General view of three mechanisms for agonist selectivity in vivo. Thus, stabilization of unique receptor conformations can lead to bias of interaction of the receptor with cellular signalling molecules (stimulus trafficking) and presentation of conformations to GRKs for selective barcoding through phosphorylation. Binding of the agonist to the receptor interferes with the interaction of the receptor with the endogenous agonist.

Figure 7

Bias plot for two agonists: A (relatively equal efficacy for pathways 1 and 2) and agonist B (higher affinity but lower efficacy for response 2). Panels on the right show the dose–response curves for both agonists for the two signalling pathways. The bias plot shows the response of each agonist for pathway 2 as a function of the response for pathway 1. For this particular tissue, agonist A produces relatively uniform activation of both pathways, while agonist B produces a selective effect for pathway 2 at low levels of stimulation followed by a saturated and lower level of response 2 at higher stimulation levels.
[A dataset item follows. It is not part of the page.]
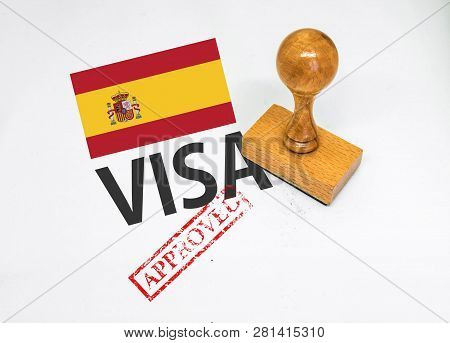 Spain Visa Approved With Rubber Stamp And Flag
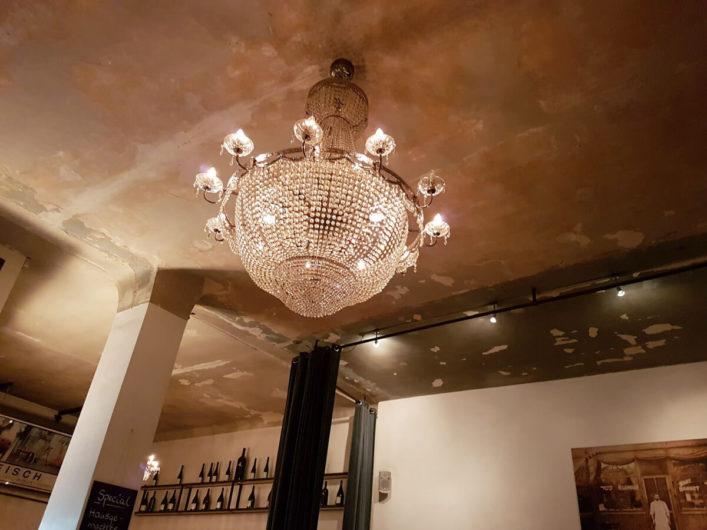 Interior des Restaurants Fleischerei in Berlin mit großem Leuchter und Foto an der Wand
Thus, bias is concentration and system dependent in that low concentrations of agonist B are biased 2 > 1, while higher concentrations the bias is reversed.

Figure 8

Relative agonist response (calculated as the arithmetic difference of pathway stimulations indicated by dotted and solid dose–response curves in separate panels) for a wide range of tissues of differing receptor density. At low receptor density, the agonist produces primarily response denoted by the dotted dose–response curve, while at high receptor densities, a more balanced stimulation is obtained. The surface shows the complexity of overall stimulation to the range of systems with varying receptor densities.